----- Data for analysis -----

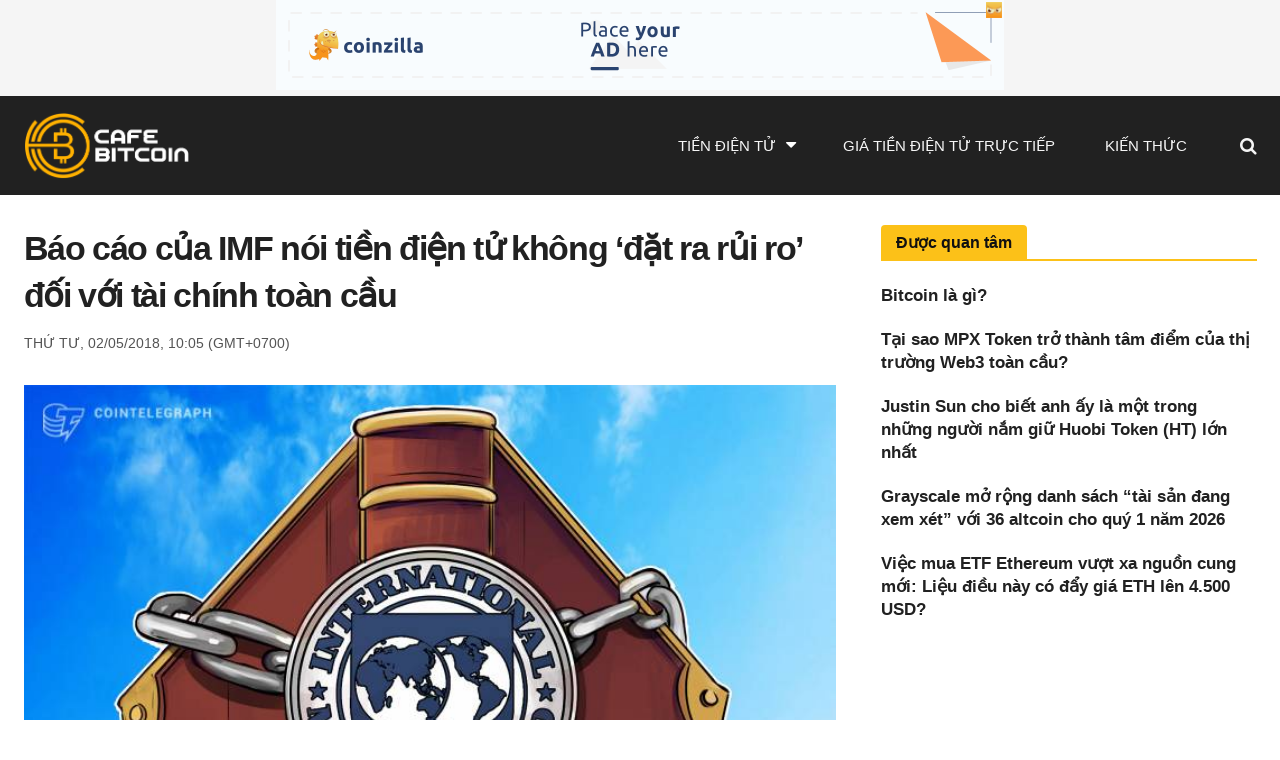

--- FILE ---
content_type: text/html; charset=UTF-8
request_url: https://request-global.czilladx.com/serve/get.php?withoutAdCode=1&z=9135c07bd78e504d649&w=728&h=90&wd=0&n=2585419548419
body_size: 338
content:
https://request-global.czilladx.com/serve/view.php?w=728&h=90&z=9135c07bd78e504d649&c=DEFAULT&n=608dd5bc406e3176a8af86ab94caf8a03c8a2d89a84b875b11b1dfb6a66f9a66&integrity=[base64]

--- FILE ---
content_type: text/html; charset=UTF-8
request_url: https://request-global.czilladx.com/serve/get.php?withoutAdCode=1&z=9135c07bd78e504d649&w=728&h=90&wd=0&n=2372895062783
body_size: 342
content:
https://request-global.czilladx.com/serve/view.php?w=728&h=90&z=9135c07bd78e504d649&c=DEFAULT&n=c04aba77b9786ca32b3fdffc8a8a361c2c971e0d03a8d70ee0dc79069317b70b&integrity=[base64]

--- FILE ---
content_type: text/html; charset=UTF-8
request_url: https://request-global.czilladx.com/serve/get.php?withoutAdCode=1&z=2955c07bd78e3252694&w=300&h=250&wd=0&n=1911095298735
body_size: 336
content:
https://request-global.czilladx.com/serve/view.php?w=300&h=250&z=2955c07bd78e3252694&c=DEFAULT&n=e8016d536e8adc52a381b06e3711e91a16a2cb29dc67f5736014cd4b9783cec0&integrity=[base64]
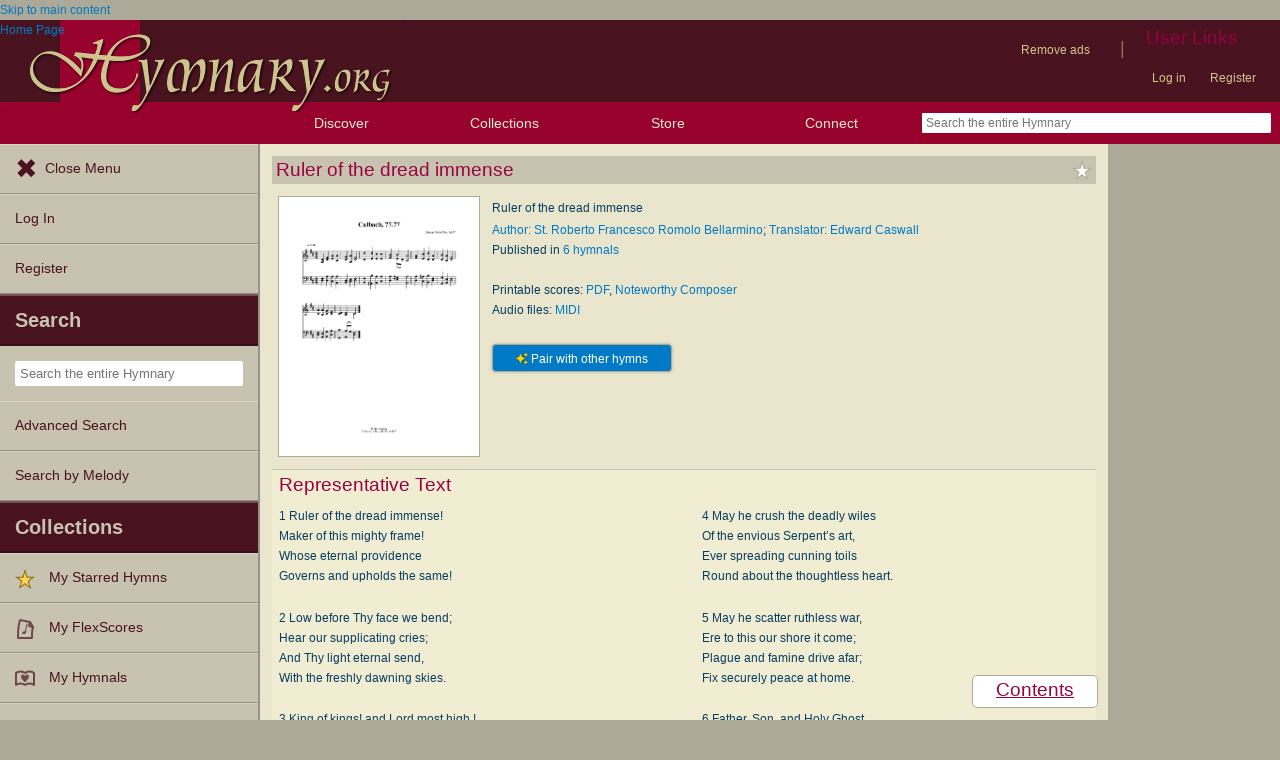

--- FILE ---
content_type: text/plain;charset=UTF-8
request_url: https://c.pub.network/v2/c
body_size: -111
content:
6ecd85e2-f2a3-49c0-ba8f-4e82f2c948f8

--- FILE ---
content_type: text/plain;charset=UTF-8
request_url: https://c.pub.network/v2/c
body_size: -257
content:
91ef194a-fd7f-425f-bd8c-0141b13c6793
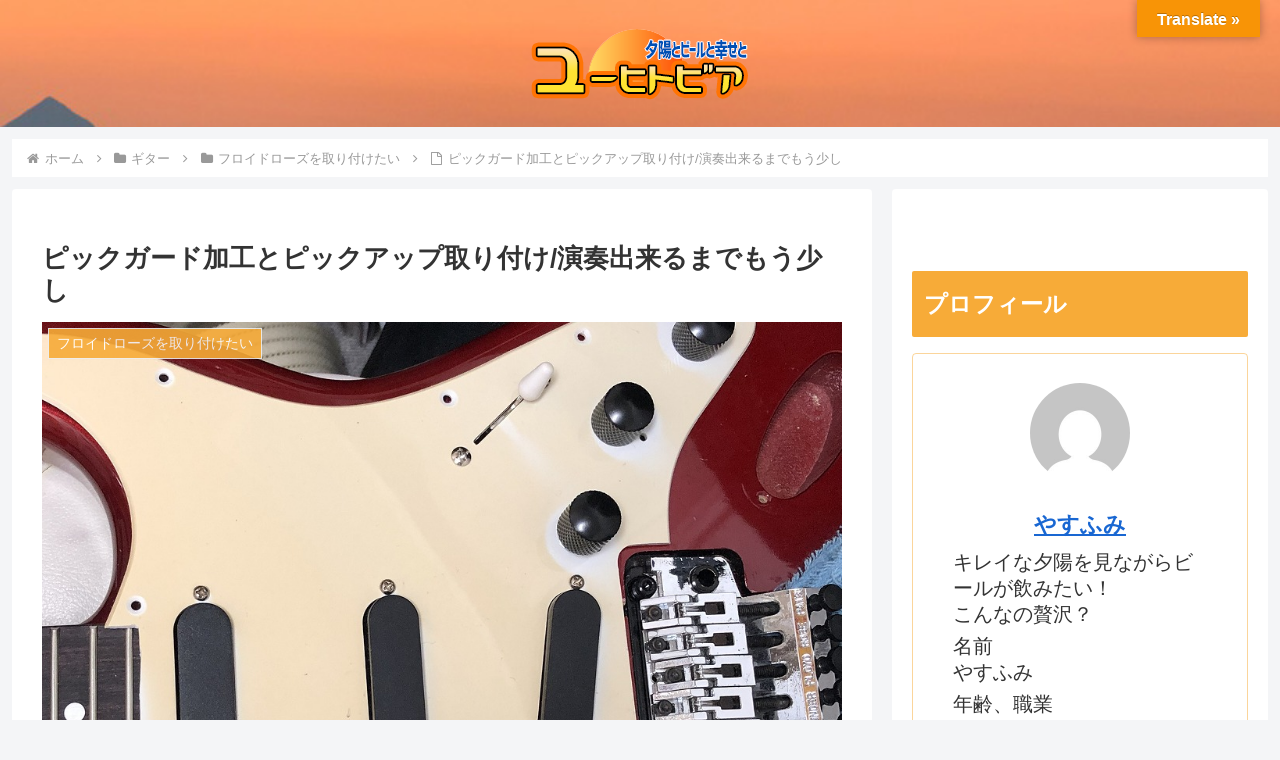

--- FILE ---
content_type: text/html; charset=utf-8
request_url: https://www.google.com/recaptcha/api2/aframe
body_size: 270
content:
<!DOCTYPE HTML><html><head><meta http-equiv="content-type" content="text/html; charset=UTF-8"></head><body><script nonce="TEKtwsVJARB6Jx1HxwjWGw">/** Anti-fraud and anti-abuse applications only. See google.com/recaptcha */ try{var clients={'sodar':'https://pagead2.googlesyndication.com/pagead/sodar?'};window.addEventListener("message",function(a){try{if(a.source===window.parent){var b=JSON.parse(a.data);var c=clients[b['id']];if(c){var d=document.createElement('img');d.src=c+b['params']+'&rc='+(localStorage.getItem("rc::a")?sessionStorage.getItem("rc::b"):"");window.document.body.appendChild(d);sessionStorage.setItem("rc::e",parseInt(sessionStorage.getItem("rc::e")||0)+1);localStorage.setItem("rc::h",'1769910985627');}}}catch(b){}});window.parent.postMessage("_grecaptcha_ready", "*");}catch(b){}</script></body></html>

-----

(What needs to be done):
Are you able to set down all the lines above exactly, without any pictures?

(Answer section):
--- FILE ---
content_type: text/html; charset=UTF-8
request_url: https://request-global.czilladx.com/serve/get.php?withoutAdCode=1&z=9135c07bd78e504d649&w=728&h=90&wd=0&n=2585419548419
body_size: 338
content:
https://request-global.czilladx.com/serve/view.php?w=728&h=90&z=9135c07bd78e504d649&c=DEFAULT&n=608dd5bc406e3176a8af86ab94caf8a03c8a2d89a84b875b11b1dfb6a66f9a66&integrity=[base64]

--- FILE ---
content_type: text/html; charset=UTF-8
request_url: https://request-global.czilladx.com/serve/get.php?withoutAdCode=1&z=9135c07bd78e504d649&w=728&h=90&wd=0&n=2372895062783
body_size: 342
content:
https://request-global.czilladx.com/serve/view.php?w=728&h=90&z=9135c07bd78e504d649&c=DEFAULT&n=c04aba77b9786ca32b3fdffc8a8a361c2c971e0d03a8d70ee0dc79069317b70b&integrity=[base64]

--- FILE ---
content_type: text/html; charset=UTF-8
request_url: https://request-global.czilladx.com/serve/get.php?withoutAdCode=1&z=2955c07bd78e3252694&w=300&h=250&wd=0&n=1911095298735
body_size: 336
content:
https://request-global.czilladx.com/serve/view.php?w=300&h=250&z=2955c07bd78e3252694&c=DEFAULT&n=e8016d536e8adc52a381b06e3711e91a16a2cb29dc67f5736014cd4b9783cec0&integrity=[base64]

--- FILE ---
content_type: text/plain;charset=UTF-8
request_url: https://c.pub.network/v2/c
body_size: -111
content:
6ecd85e2-f2a3-49c0-ba8f-4e82f2c948f8

--- FILE ---
content_type: text/plain;charset=UTF-8
request_url: https://c.pub.network/v2/c
body_size: -257
content:
91ef194a-fd7f-425f-bd8c-0141b13c6793

--- FILE ---
content_type: text/html; charset=utf-8
request_url: https://www.google.com/recaptcha/api2/aframe
body_size: 270
content:
<!DOCTYPE HTML><html><head><meta http-equiv="content-type" content="text/html; charset=UTF-8"></head><body><script nonce="TEKtwsVJARB6Jx1HxwjWGw">/** Anti-fraud and anti-abuse applications only. See google.com/recaptcha */ try{var clients={'sodar':'https://pagead2.googlesyndication.com/pagead/sodar?'};window.addEventListener("message",function(a){try{if(a.source===window.parent){var b=JSON.parse(a.data);var c=clients[b['id']];if(c){var d=document.createElement('img');d.src=c+b['params']+'&rc='+(localStorage.getItem("rc::a")?sessionStorage.getItem("rc::b"):"");window.document.body.appendChild(d);sessionStorage.setItem("rc::e",parseInt(sessionStorage.getItem("rc::e")||0)+1);localStorage.setItem("rc::h",'1769910985627');}}}catch(b){}});window.parent.postMessage("_grecaptcha_ready", "*");}catch(b){}</script></body></html>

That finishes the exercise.